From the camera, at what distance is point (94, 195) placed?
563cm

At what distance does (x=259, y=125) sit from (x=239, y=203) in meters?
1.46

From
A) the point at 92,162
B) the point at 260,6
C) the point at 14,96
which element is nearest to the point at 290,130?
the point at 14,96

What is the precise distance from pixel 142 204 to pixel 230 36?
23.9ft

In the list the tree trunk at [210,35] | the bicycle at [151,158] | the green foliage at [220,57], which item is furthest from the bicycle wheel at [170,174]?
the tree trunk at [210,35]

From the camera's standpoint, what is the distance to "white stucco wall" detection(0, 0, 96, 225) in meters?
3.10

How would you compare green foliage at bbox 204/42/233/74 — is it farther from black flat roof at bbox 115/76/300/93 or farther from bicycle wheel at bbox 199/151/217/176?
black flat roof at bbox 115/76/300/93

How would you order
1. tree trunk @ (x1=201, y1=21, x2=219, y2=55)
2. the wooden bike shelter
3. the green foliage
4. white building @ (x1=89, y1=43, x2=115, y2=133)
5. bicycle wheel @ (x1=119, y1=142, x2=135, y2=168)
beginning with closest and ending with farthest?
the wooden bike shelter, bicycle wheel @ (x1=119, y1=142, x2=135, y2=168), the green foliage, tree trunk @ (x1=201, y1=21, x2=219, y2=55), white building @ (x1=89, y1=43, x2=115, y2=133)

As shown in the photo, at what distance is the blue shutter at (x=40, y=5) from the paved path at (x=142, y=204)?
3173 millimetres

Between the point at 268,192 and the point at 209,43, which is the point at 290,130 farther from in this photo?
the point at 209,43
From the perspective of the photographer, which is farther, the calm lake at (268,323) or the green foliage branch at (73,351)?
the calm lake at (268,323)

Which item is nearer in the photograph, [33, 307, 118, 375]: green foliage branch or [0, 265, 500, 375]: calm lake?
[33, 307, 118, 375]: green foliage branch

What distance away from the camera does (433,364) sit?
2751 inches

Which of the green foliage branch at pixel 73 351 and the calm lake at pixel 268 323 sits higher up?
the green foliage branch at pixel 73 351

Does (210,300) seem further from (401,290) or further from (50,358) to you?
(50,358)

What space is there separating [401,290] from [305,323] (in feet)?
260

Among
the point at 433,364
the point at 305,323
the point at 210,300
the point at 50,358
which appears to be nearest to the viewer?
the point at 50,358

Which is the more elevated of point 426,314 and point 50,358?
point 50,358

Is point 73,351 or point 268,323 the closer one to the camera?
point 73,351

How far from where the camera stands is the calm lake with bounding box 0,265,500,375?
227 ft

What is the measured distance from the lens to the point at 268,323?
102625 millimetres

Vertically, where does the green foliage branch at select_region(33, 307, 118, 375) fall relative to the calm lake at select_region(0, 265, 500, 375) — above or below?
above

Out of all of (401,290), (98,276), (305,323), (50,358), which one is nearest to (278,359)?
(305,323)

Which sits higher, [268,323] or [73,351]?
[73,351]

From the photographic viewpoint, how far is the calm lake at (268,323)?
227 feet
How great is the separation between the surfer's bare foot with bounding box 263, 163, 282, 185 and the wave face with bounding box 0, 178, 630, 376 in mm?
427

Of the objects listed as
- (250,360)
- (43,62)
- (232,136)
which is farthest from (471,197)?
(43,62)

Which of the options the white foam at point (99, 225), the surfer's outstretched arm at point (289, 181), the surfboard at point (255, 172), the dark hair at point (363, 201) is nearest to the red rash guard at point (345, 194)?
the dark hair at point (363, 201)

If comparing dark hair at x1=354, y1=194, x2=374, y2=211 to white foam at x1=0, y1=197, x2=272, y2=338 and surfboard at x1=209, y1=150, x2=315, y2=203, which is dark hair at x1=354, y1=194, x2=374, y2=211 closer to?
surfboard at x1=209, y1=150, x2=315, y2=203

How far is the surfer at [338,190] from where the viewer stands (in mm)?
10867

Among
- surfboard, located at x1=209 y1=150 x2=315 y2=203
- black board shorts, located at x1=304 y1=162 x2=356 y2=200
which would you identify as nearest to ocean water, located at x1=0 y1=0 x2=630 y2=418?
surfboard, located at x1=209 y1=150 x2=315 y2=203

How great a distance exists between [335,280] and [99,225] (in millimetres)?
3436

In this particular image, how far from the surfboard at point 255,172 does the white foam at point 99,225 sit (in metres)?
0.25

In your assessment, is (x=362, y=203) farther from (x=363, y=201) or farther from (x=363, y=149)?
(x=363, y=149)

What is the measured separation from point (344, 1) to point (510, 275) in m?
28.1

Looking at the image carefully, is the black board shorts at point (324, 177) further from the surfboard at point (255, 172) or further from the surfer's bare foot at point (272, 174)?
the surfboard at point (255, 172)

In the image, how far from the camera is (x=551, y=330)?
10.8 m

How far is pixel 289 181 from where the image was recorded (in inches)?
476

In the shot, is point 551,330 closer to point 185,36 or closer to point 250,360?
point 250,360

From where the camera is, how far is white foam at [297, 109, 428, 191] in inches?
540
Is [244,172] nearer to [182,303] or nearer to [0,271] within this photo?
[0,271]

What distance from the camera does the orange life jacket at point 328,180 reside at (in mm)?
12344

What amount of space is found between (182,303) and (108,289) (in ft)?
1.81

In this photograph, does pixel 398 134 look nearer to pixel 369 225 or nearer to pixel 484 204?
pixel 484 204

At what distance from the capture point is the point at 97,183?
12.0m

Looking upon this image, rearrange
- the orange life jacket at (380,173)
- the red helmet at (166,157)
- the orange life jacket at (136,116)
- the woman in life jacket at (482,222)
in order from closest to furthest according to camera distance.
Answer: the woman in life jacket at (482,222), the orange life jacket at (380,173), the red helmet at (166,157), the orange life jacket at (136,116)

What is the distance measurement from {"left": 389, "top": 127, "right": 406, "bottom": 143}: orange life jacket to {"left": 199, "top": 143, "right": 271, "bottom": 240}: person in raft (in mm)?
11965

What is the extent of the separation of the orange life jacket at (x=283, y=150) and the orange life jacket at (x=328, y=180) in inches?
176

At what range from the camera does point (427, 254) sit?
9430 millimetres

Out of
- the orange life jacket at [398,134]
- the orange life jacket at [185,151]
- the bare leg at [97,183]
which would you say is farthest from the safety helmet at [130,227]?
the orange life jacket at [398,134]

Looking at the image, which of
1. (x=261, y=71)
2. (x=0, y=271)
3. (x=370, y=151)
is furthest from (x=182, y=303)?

**SET EXERCISE:** Set down, word for word, only the lines running from the line with "What is the distance measurement" to the last line of the listing above. Both of those lines belong in your answer.

**TASK ANSWER:**
What is the distance measurement from {"left": 389, "top": 127, "right": 406, "bottom": 143}: orange life jacket to {"left": 199, "top": 143, "right": 271, "bottom": 240}: person in raft (in mm)?
11965

What is the extent of the separation of the orange life jacket at (x=283, y=150) and the orange life jacket at (x=328, y=180) in inches?
176

At what range from the camera does point (427, 254) sit?
9430 millimetres

Out of
- the orange life jacket at [398,134]
- the orange life jacket at [185,151]
- the bare leg at [97,183]
which would you say is farthest from the safety helmet at [130,227]?
the orange life jacket at [398,134]

Looking at the image, which of
1. (x=261, y=71)
2. (x=0, y=271)
3. (x=370, y=151)
is furthest from (x=182, y=303)?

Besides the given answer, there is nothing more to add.